[Spatial reasoning question data]
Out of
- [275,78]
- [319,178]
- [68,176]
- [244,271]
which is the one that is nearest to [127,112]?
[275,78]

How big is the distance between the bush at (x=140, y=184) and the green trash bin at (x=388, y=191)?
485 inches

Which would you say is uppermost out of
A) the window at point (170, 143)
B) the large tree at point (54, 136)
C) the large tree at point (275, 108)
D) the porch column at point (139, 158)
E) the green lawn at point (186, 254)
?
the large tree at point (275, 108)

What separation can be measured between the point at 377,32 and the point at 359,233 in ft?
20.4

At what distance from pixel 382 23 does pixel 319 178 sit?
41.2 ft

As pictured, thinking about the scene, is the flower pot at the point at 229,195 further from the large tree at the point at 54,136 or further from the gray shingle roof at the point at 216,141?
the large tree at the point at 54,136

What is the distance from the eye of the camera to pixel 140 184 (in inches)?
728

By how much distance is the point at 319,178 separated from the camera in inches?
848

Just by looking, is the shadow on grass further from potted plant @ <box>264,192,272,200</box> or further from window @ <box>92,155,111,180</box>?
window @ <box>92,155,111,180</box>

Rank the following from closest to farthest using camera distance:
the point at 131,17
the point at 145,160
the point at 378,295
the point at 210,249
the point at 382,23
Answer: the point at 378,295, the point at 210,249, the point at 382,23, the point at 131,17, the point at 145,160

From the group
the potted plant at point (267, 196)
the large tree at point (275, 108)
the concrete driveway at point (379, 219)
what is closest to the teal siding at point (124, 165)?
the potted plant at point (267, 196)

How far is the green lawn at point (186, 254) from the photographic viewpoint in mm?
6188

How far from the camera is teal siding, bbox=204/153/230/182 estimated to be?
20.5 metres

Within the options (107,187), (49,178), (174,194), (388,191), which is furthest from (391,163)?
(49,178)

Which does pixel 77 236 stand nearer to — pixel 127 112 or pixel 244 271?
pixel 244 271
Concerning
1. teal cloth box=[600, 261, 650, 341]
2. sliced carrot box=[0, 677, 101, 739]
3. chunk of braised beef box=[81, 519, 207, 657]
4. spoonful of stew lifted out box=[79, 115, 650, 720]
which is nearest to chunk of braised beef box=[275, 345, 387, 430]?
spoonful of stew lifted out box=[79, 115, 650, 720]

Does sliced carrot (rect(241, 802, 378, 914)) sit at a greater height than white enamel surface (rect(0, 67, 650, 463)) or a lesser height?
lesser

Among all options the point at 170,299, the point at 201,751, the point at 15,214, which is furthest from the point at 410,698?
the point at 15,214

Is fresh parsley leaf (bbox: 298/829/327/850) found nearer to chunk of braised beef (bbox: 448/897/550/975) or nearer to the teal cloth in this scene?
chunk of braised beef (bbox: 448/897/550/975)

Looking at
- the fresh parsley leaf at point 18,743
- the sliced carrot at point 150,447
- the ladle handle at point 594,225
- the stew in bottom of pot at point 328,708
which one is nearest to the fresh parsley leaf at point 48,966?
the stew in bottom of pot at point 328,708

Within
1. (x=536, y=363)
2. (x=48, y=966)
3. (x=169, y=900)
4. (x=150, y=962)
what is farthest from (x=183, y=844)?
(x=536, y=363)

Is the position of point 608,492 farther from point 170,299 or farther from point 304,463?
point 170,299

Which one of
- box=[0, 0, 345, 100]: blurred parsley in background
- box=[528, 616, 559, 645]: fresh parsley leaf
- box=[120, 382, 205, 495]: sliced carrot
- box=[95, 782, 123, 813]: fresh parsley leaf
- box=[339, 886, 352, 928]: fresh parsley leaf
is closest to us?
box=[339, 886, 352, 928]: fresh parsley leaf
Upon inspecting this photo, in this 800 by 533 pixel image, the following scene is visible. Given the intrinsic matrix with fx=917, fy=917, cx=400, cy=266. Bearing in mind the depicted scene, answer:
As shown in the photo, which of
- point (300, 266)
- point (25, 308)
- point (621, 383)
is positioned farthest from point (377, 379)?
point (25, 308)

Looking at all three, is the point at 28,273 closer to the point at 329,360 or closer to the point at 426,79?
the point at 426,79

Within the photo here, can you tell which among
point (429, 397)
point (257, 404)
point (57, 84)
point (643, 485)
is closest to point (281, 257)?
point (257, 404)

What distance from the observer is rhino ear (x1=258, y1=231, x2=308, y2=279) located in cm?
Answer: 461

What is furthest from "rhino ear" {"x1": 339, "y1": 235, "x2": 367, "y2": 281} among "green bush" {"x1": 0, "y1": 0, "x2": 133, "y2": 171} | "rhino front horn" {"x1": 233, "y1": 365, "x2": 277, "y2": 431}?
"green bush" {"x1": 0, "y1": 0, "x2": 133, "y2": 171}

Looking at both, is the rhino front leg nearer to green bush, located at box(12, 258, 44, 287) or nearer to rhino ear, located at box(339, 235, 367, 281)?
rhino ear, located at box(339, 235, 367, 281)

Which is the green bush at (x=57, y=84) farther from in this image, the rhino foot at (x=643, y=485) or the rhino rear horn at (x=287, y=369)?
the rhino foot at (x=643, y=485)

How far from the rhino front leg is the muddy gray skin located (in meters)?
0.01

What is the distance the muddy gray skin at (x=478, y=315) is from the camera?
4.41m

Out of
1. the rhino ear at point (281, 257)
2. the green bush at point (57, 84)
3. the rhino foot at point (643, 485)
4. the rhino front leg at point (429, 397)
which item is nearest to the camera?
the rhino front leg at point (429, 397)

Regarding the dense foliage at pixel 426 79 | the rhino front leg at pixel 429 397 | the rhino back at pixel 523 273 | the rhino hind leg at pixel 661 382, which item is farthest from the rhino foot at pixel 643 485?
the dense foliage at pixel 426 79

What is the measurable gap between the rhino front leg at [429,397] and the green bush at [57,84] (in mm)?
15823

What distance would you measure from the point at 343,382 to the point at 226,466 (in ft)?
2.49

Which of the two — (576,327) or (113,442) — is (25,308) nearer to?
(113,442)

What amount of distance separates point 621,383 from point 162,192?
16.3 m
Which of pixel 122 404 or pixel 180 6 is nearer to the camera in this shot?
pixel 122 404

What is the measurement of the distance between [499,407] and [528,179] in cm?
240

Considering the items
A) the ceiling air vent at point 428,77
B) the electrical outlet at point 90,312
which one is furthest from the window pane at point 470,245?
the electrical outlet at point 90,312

— Short problem —
Rewrite the listing from the line containing "Within the photo" through the line containing "Answer: 461", both included, with each request kept. In the answers, increase every number by 68, both the point coordinates and the distance value.

— Answer to the problem —
Within the photo here, can you tell which among
point (429, 397)
point (257, 404)
point (57, 84)
point (643, 485)
is closest to point (281, 257)?
point (325, 472)

What distance from the observer is rhino ear (x1=258, y1=231, x2=308, y2=279) located in cm?
Answer: 529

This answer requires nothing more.